- [Document segment]
>>>>>

WHO: Defendant EKF Diagnostics. They’re not a collection agency, they’re “a global medical diagnostics business with a long history in point-of-care testing and central laboratory manufacturing.” They are also the defendants in class-action TCPA lawsuit filed by…

WHO ELSE: Plaintiff Dr Barry Sartin, a pathologist in Metairie, Louisiana, the lead on this class action suit.

WHAT: Dr Barry Sartin filed a class-action lawsuit against EKF Diagnostics for “allegedly [sending] unsolicited fax advertisements,” in violation of the TCPA — specifically, the “Junk Fax Prevention Act of 2005.”

Though Sartin received only “a single unsolicited fax advertisement” (per an article posted on Lexology.com; the case, too, only references one fax, submitted into evidence, by Sartin), the class-action case was built on the assumption that Sartin’s single fax was part of a larger fax campaign.

The Court found for the defendant, EKF Diagnostic, who sent the fax, and not for the plaintiffs, Dr Barry Sartin, et al.

WHEN: The fax to Sartin was sent on 24 September 2014. The case was filed 5 July 2016.

<<<<<

- [Assignment A] According to the EKF Diagnostics case summary, on what date was the fax to Sartin sent?
- [Assignment B] Pick up the EKF Diagnostics case summary right after its last sentence and keep writing it.
The material after this point has nothing to do with the EKF Diagnostics case summary.

- [Provided material]
>>>>>

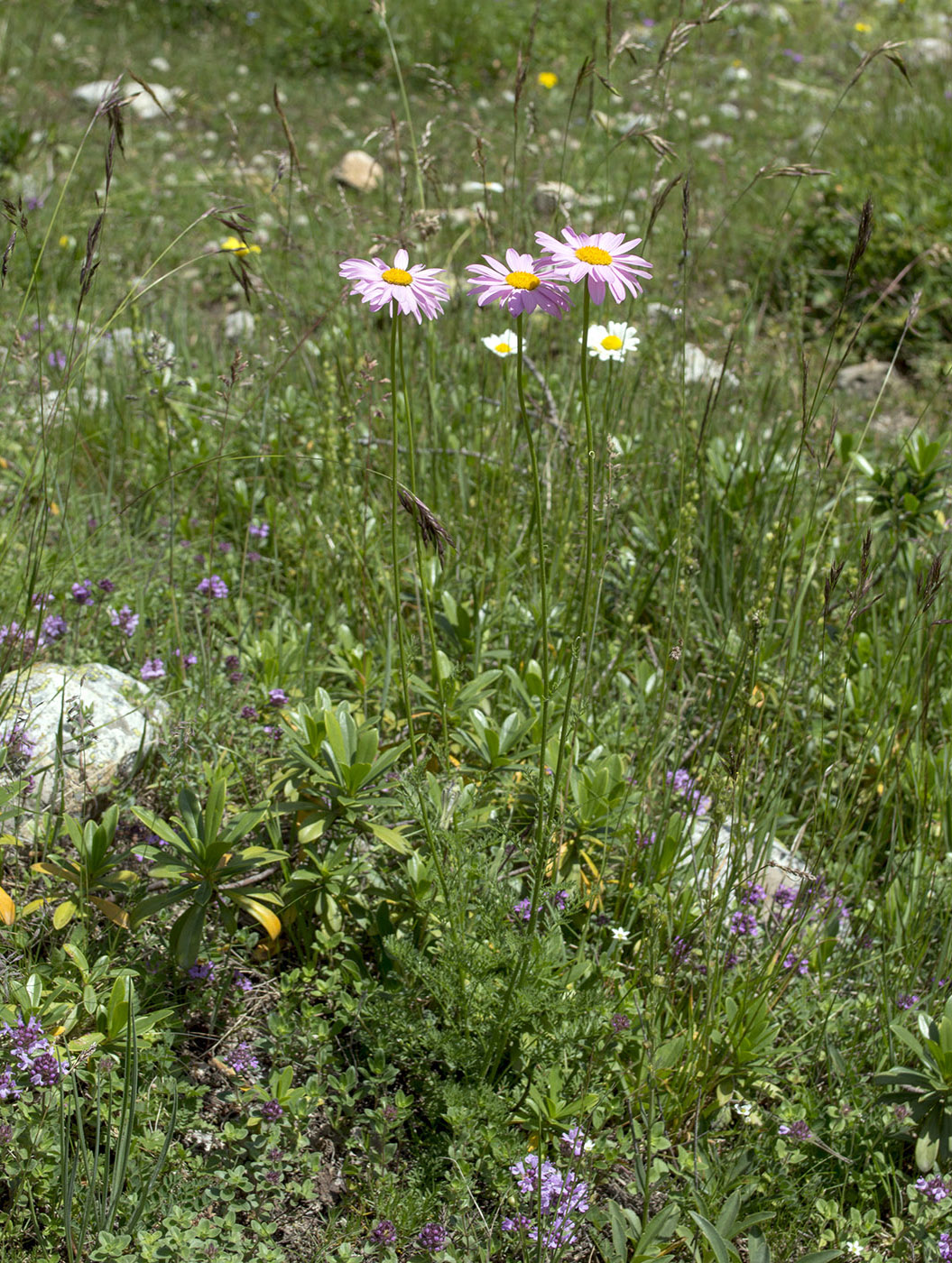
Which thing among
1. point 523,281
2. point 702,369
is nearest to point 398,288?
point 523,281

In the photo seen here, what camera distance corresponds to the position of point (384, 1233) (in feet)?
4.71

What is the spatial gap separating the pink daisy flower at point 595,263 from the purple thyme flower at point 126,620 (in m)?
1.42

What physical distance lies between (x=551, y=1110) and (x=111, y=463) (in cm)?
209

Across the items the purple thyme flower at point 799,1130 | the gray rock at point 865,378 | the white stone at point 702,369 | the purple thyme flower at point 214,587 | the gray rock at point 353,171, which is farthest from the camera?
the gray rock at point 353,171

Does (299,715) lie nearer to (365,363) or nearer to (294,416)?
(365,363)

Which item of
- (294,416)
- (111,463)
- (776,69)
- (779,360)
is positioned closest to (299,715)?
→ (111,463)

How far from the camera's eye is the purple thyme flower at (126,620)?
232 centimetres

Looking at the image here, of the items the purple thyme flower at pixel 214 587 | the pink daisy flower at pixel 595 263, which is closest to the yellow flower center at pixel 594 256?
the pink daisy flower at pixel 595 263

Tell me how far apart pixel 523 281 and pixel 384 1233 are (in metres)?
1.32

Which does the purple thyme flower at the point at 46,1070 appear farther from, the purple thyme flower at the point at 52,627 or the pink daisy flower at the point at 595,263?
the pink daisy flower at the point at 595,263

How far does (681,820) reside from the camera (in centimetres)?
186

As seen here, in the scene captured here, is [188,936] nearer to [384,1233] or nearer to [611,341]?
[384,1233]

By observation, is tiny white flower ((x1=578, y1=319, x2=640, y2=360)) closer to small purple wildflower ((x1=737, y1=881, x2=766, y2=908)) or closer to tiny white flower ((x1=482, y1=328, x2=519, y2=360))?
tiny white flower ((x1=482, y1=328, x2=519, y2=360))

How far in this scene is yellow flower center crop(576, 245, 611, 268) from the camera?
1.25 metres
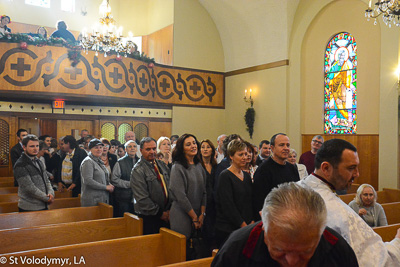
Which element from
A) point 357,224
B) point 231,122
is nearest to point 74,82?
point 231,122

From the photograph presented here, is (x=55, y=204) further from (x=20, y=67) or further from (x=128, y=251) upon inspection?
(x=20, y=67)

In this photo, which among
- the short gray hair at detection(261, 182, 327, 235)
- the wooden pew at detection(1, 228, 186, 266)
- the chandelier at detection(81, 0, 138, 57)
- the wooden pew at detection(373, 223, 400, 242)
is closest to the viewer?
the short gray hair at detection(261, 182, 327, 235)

<<<<<
>>>>>

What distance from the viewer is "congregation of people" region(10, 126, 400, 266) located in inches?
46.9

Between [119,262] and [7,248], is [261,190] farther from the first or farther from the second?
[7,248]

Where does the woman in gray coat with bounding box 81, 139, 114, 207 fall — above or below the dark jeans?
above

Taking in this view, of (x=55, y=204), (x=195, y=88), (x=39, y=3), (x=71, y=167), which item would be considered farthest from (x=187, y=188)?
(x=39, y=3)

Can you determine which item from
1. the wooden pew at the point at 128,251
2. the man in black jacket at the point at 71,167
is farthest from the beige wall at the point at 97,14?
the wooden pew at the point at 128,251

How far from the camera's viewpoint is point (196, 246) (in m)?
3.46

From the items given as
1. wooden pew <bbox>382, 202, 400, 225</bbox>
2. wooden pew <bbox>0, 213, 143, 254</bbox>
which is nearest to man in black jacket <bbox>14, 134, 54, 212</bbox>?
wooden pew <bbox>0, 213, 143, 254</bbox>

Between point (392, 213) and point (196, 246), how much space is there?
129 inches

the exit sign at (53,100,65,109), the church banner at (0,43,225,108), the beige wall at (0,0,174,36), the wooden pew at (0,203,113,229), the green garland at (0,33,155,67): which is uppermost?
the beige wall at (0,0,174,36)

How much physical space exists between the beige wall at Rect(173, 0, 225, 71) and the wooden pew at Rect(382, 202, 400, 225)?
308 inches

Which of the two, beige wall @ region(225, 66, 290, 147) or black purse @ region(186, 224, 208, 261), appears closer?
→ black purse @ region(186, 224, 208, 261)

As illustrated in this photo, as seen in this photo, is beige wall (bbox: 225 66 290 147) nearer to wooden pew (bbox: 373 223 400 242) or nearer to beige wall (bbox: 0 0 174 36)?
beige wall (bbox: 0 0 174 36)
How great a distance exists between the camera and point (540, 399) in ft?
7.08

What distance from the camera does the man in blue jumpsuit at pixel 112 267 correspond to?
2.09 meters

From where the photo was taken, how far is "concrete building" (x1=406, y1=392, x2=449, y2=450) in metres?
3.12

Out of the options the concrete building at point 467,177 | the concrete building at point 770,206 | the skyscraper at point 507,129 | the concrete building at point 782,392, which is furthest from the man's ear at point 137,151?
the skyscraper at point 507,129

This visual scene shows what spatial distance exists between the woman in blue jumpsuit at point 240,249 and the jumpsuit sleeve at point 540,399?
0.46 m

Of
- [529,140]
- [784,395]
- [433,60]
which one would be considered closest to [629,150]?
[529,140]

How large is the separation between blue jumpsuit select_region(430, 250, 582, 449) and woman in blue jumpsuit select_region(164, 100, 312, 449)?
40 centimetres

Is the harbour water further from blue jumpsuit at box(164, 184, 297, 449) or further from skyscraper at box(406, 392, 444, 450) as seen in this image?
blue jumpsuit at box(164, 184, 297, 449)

<<<<<

- [Written answer A] 24 September 2014

- [Written answer B]
WHERE: The United States District Court Eastern District of Louisiana

WHY: Why did the plaintiffs lose? Because the Court used Spokeo as the basis of its decision, and because the plaintiffs could not show any actual damage or harm in receiving the fax. In Spokeo, that ruling established that “Article III standing requires a concrete injury even in the context of a statutory violation” (per both Lexology and the Spokeo case). The Court made this explicit in its decision: “The complaint does not explain what factual harm, in Dr. Sartin’s view, lawmakers ‘contemplated’ when enacting the TCPA. Thus, its vague reference to Congress and the FCC provides no factual material from which the Court can reasonably infer what specific injury, if any, Dr. Sartin sustained through defendants’ alleged statutory violations. Absent supporting factual allegations, Dr. Sartin’s bare assurance that an unspecified injury exists is insufficient to establish Article III standing.”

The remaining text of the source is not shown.